> **PROVIDED MATERIAL**

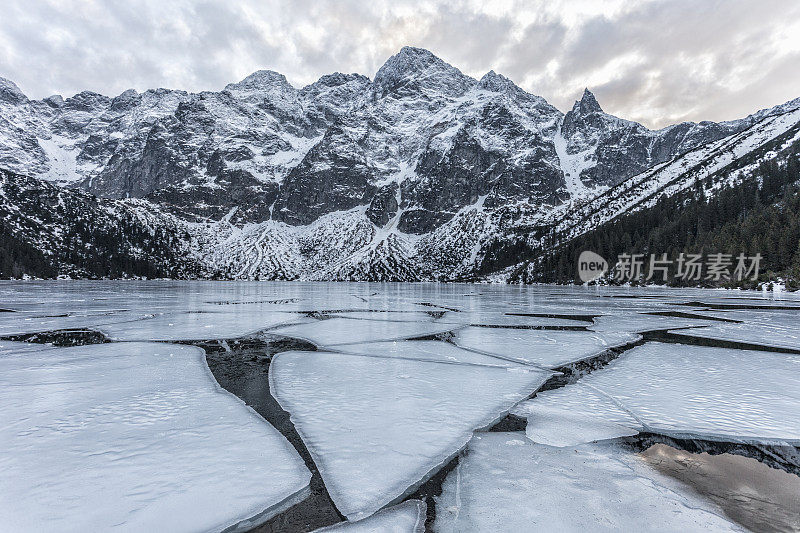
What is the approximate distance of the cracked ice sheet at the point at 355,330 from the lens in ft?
46.1

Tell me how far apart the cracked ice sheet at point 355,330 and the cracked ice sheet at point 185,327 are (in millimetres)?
1755

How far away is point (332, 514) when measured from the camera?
11.5 ft

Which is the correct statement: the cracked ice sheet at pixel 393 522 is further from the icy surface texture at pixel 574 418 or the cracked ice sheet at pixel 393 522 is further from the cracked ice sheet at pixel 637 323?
the cracked ice sheet at pixel 637 323

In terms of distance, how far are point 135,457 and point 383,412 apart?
136 inches

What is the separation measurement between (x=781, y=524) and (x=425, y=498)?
321 cm

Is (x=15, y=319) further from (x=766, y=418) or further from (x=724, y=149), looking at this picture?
(x=724, y=149)

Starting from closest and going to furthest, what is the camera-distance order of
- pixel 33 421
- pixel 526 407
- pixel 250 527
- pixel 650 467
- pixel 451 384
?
pixel 250 527 → pixel 650 467 → pixel 33 421 → pixel 526 407 → pixel 451 384

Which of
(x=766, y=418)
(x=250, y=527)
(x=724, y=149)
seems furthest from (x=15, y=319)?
(x=724, y=149)

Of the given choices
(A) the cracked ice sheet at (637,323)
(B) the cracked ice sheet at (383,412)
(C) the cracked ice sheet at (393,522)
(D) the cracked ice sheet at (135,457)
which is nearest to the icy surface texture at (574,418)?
(B) the cracked ice sheet at (383,412)

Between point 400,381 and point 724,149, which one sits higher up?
point 724,149

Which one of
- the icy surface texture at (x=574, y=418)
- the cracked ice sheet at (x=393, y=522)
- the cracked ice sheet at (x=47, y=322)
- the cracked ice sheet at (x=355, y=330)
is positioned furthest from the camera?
the cracked ice sheet at (x=47, y=322)

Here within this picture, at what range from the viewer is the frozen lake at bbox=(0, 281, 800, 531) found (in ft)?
11.5

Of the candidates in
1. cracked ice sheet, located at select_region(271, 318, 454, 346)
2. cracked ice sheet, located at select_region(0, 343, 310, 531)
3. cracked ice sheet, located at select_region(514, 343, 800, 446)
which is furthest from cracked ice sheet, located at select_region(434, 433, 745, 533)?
cracked ice sheet, located at select_region(271, 318, 454, 346)

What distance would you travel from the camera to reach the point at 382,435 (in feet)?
17.5
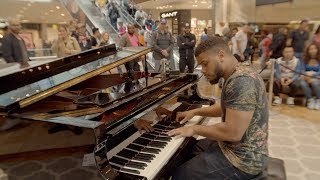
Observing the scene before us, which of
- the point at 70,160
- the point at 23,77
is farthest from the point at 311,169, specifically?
the point at 23,77

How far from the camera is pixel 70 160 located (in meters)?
1.50

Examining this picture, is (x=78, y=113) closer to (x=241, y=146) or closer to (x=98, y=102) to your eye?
(x=98, y=102)

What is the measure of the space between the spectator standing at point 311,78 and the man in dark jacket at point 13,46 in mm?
5405

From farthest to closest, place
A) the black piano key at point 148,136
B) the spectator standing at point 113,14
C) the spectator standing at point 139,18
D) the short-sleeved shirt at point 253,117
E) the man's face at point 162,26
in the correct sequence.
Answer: the spectator standing at point 139,18 < the spectator standing at point 113,14 < the man's face at point 162,26 < the black piano key at point 148,136 < the short-sleeved shirt at point 253,117

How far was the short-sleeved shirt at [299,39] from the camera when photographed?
6.81 meters

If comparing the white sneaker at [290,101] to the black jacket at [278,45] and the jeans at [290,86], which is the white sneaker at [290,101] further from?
the black jacket at [278,45]

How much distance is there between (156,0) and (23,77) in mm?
16572

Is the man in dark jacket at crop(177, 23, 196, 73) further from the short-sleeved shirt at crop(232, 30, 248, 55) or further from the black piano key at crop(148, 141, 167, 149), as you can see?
the black piano key at crop(148, 141, 167, 149)

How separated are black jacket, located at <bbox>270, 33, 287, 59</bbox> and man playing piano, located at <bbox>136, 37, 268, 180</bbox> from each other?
6.10 m

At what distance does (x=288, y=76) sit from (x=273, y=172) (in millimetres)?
4380

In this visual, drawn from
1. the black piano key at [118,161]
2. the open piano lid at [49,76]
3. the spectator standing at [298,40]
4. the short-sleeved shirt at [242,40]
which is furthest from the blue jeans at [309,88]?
the black piano key at [118,161]

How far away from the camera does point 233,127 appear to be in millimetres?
1712

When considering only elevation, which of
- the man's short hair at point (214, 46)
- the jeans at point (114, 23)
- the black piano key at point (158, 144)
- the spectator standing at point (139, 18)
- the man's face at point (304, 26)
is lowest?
the black piano key at point (158, 144)

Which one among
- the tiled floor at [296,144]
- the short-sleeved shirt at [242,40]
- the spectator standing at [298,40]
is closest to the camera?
the tiled floor at [296,144]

> **WRITTEN EXERCISE**
Each line of the data is to be duplicated exactly; pictures stay out of the copy.

> **SOLUTION TO THIS TASK**
What is the approximate distance of the cracked ice sheet at the point at 355,330 from the lens in ft?
46.1

Tell me how far apart the cracked ice sheet at point 355,330 and the cracked ice sheet at point 185,327 are (in millimetres)?
1755

How far away is point (332, 514) when measured from the camera?
11.5 ft

Which is the correct statement: the cracked ice sheet at pixel 393 522 is further from the icy surface texture at pixel 574 418 or the cracked ice sheet at pixel 393 522 is further from the cracked ice sheet at pixel 637 323?
the cracked ice sheet at pixel 637 323

In terms of distance, how far are point 135,457 and point 383,412 apart?
136 inches

What is the separation measurement between (x=781, y=524) and (x=425, y=498)?
321 cm

Is (x=15, y=319) further from (x=766, y=418) or further from (x=724, y=149), looking at this picture?
(x=724, y=149)

Starting from closest and going to furthest, what is the camera-distance order of
- pixel 33 421
- pixel 526 407
- pixel 250 527
- pixel 650 467
- pixel 451 384
?
pixel 250 527 → pixel 650 467 → pixel 33 421 → pixel 526 407 → pixel 451 384

Which of
(x=766, y=418)
(x=250, y=527)
(x=724, y=149)
seems furthest from (x=15, y=319)?
(x=724, y=149)

Of the given choices
(A) the cracked ice sheet at (637,323)
(B) the cracked ice sheet at (383,412)
(C) the cracked ice sheet at (393,522)
(D) the cracked ice sheet at (135,457)
which is nearest to the icy surface texture at (574,418)?
(B) the cracked ice sheet at (383,412)

Between point 400,381 and point 724,149, which one sits higher up?
point 724,149

Which one of
- the icy surface texture at (x=574, y=418)
- the cracked ice sheet at (x=393, y=522)
- the cracked ice sheet at (x=47, y=322)
- the cracked ice sheet at (x=355, y=330)
is positioned furthest from the camera?
the cracked ice sheet at (x=47, y=322)

Here within this picture, at what range from the viewer is the frozen lake at bbox=(0, 281, 800, 531) found (in ft)?
11.5

Of the candidates in
1. cracked ice sheet, located at select_region(271, 318, 454, 346)
2. cracked ice sheet, located at select_region(0, 343, 310, 531)
3. cracked ice sheet, located at select_region(514, 343, 800, 446)
which is furthest from cracked ice sheet, located at select_region(434, 433, 745, 533)?
cracked ice sheet, located at select_region(271, 318, 454, 346)

What distance would you travel from the camera to reach the point at 382,435 (in feet)?
17.5
Observing the scene before us, which of
- the point at 70,160
- the point at 23,77
is farthest from the point at 311,169, specifically?
the point at 23,77

How far from the camera is pixel 70 160 located (in meters)?
1.50

Examining this picture, is (x=78, y=113) closer to (x=241, y=146) or closer to (x=98, y=102) to your eye?
(x=98, y=102)

What is the measure of the space between the spectator standing at point 311,78 and the man in dark jacket at point 13,46 in mm?
5405

From farthest to closest, place
A) the black piano key at point 148,136
B) the spectator standing at point 113,14
C) the spectator standing at point 139,18
D) the short-sleeved shirt at point 253,117
E) the man's face at point 162,26
in the correct sequence.
Answer: the spectator standing at point 139,18 < the spectator standing at point 113,14 < the man's face at point 162,26 < the black piano key at point 148,136 < the short-sleeved shirt at point 253,117

How far was the short-sleeved shirt at [299,39] from the camera when photographed?
6.81 meters

If comparing the white sneaker at [290,101] to the black jacket at [278,45] and the jeans at [290,86], which is the white sneaker at [290,101] further from?
the black jacket at [278,45]

How much distance is there between (156,0) and (23,77) in mm?
16572

Is the man in dark jacket at crop(177, 23, 196, 73) further from the short-sleeved shirt at crop(232, 30, 248, 55) or further from the black piano key at crop(148, 141, 167, 149), as you can see?
the black piano key at crop(148, 141, 167, 149)

How separated are black jacket, located at <bbox>270, 33, 287, 59</bbox> and man playing piano, located at <bbox>136, 37, 268, 180</bbox> from each other?
6.10 m

At what distance does (x=288, y=76) sit from (x=273, y=172) (in millimetres)?
4380

In this visual, drawn from
1. the black piano key at [118,161]
2. the open piano lid at [49,76]
3. the spectator standing at [298,40]
4. the short-sleeved shirt at [242,40]
which is furthest from the blue jeans at [309,88]?
the black piano key at [118,161]

How far away from the camera does point 233,127 appear to be in millimetres?
1712

When considering only elevation, which of
- the man's short hair at point (214, 46)
- the jeans at point (114, 23)
- the black piano key at point (158, 144)
- the spectator standing at point (139, 18)
- the man's face at point (304, 26)
is lowest?
the black piano key at point (158, 144)

Which one among
- the tiled floor at [296,144]
- the short-sleeved shirt at [242,40]
- the spectator standing at [298,40]
is closest to the camera?
the tiled floor at [296,144]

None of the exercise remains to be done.